As we have said before, requiring full and detailed disclosure of conflicts of interest affecting physicians, medical academics, and health care decision makers would begin to make the public and the medical profession aware of the magnitude of the conflicts of interest problem. What should be disclosed is not merely the existence of a relationship, but the size of payments and the nature of the activities that were done to earn that payment. Even for a simple talk, it is very different for someone to say, for example, "This talk was supported by GSK," than to say, "I was paid $3500 plus all expenses by the marketing department of GSK for this talk meant to help market Paxil." Given the fragmentary nature of the disclosure now usually made, it is particularly outrageous when influential figures in health care fail to provide even limited information.

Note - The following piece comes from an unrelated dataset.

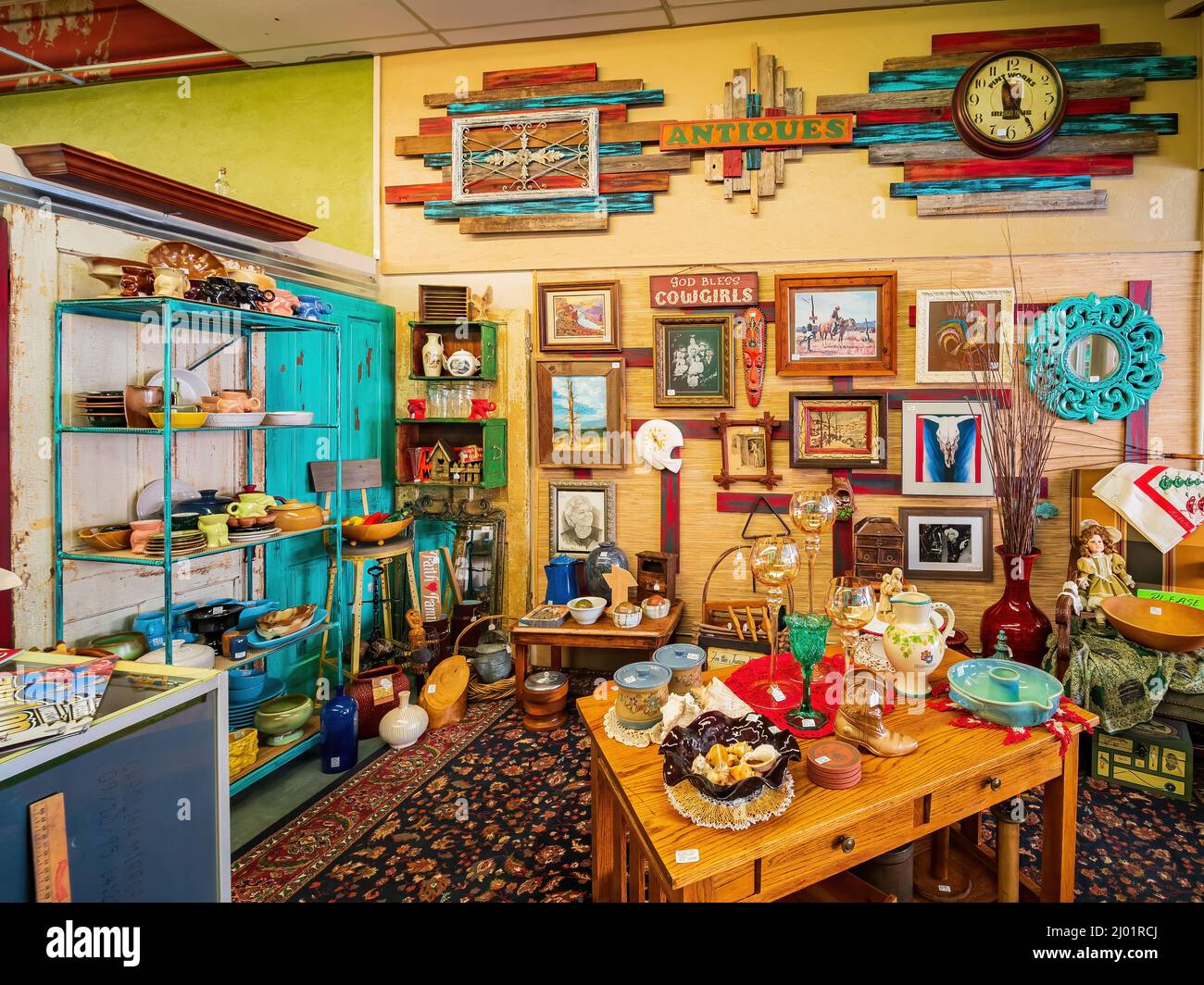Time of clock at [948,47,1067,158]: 11:24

That being said, I fully agree (and have said before) that even full disclosure is not a way to adequately "manage" many conflicts of interest. Disclosure does not remove the subconscious influence and confusion that conflicts may create, especially conflicts involving substantial sums of money. In fact, there is evidence that disclosure may give some of the conflicted a license to slant their speech and writing even more heavily (see this post). There is also evidence that people who receive disclosures do not know how to interpret them, and may fail to allow for the degree of influence the disclosed conflict may have on the conflicted.
So I agree that we ought to put an end to most of the financial relationships between health care academics whose teaching could sway audiences to use specific products and services, and who do research evaluating specific products and services, and the companies who supply those services and manufacture those products. Although it is true that collaboration between academics and industry can yield innovation, one can collaborate without being paid off by one's collaborators. As long as academics are paid on the side for nebulous consulting work and to give talks for "education" arranged by marketers, trust in them as finders and disseminators of truth will continue to erode. That is bad for academics, bad for health care, and very bad for patients.